Here are a few things that you can do on your own as a preventative maintenance check:
1. Learn to check all of your fluids and then do so at least monthly. Check oil, power steering, antifreeze, wiper fluid, and coolant at a minimum. Know what you are comfortable changing when needed and keeping topped off and take any other issues to your mechanic.
2. Check your tire pressure regularly. You know those machines at gas stations that fill up your tires? Don't use the air pressure guage on those. Billy Bob the trucker has dropped that thing and run over it with his full trailer load of twinkies way to many times for it to be accurate. Buy a $2 cheap tire air guage and keep it in your car. This check keeps your car safer by lowering catastrophic tire failure changes, and can even help your fuel mileage.
3. Change your wiper blades when they aren't working well and leave streaks on your windshield. That is about as much explanation anyone should need for that.
4. Rotate your tires and take them in once every year or two to make sure they are balanced. Personally, I take my vehilces in to the shop for this work.
5. Check your spark plugs for buildup or nastiness. If they look gross, there is inefficiency there. They are not expensive to replace so definitely look at getting that done every 3-4 years. Some will last much longer, others won't. I have mine checked in my yearly tune up.
6. Change filters, fluids, and belts as recommended by your owners manual. This stuff is simple and most are very easy to do on your own.

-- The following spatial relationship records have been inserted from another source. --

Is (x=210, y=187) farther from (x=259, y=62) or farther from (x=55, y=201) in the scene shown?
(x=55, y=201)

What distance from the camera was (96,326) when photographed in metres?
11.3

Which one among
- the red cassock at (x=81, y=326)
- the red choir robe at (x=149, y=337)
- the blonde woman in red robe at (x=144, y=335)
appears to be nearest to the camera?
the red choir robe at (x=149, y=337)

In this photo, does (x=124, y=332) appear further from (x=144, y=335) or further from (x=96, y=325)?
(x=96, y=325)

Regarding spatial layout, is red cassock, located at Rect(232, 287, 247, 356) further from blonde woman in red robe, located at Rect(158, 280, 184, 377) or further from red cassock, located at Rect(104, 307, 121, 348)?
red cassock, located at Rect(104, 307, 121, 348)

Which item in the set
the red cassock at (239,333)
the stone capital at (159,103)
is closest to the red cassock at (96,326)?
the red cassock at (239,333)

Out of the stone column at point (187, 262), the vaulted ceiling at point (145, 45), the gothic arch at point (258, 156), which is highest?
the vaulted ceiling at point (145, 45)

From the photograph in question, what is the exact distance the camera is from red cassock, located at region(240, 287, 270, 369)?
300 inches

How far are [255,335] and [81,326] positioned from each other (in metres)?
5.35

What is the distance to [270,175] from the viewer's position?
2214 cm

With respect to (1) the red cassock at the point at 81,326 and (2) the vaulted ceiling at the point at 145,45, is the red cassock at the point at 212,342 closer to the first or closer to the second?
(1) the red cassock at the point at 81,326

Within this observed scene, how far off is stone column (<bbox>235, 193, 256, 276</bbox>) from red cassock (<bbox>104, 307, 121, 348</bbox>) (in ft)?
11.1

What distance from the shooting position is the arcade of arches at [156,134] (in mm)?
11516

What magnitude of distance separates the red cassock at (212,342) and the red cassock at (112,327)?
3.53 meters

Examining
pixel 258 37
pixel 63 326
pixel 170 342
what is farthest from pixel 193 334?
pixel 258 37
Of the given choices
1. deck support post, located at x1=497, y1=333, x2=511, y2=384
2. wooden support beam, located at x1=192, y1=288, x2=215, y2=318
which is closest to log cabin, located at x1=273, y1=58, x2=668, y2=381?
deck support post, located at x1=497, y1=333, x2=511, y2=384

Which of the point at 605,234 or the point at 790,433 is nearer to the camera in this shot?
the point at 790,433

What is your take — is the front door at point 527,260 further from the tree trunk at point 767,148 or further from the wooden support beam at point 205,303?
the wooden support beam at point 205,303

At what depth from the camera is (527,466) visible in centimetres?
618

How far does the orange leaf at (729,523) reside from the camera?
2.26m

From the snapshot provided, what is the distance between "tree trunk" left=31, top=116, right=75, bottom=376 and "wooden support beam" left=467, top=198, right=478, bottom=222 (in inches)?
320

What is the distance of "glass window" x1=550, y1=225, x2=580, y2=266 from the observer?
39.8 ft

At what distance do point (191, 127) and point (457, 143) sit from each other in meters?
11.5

For my first post, I thought I'd talk about the basics of keeping a car on the road for as long as possible. I have personal experience with this because I own a 1983 Mercedes 300D sedan. That is the thing of beauty you see below. I am 32 years old and that car model year is the year before I was born. My grandfather bought it new off of the showroom floor in early 1983 and it was the shining representation that he had "made it". He bought that model specifically, because my late grandmother fell in love with the car the moment that she saw it. Obviously, it hold significant sentimental value and has been in my hands for about a year and a half and I feel like I need to cherish the car and keep it running and clean forever.
There isn't much work to keeping a car like that running for a very long time. If you do the work yourself, it takes patience, youtube, and honesty when you get in above your level of expertise. If you have a shop do the work, I would recommend that you pick someone who specializes in your type of vehicle. I'm still looking for my permanent shop for the Mercedes, but a friend runs the specific type of shop that I'm talking about. Kuhn Automotive is a specialized Auto Shop in Tucker GA that does great work on Cadillacs and Jaguars. He does just about anything other than body work and will work on any kind of car, but he is the best in the Atlanta area with Caddy's and Jags. I throw him out there because I know him and he is a good example of the kind of shop I'm talking about.
Finding your car's caretaker and being particular about who that is is the first key step to really ensuring that vehicle will be on the road and running well for years to come.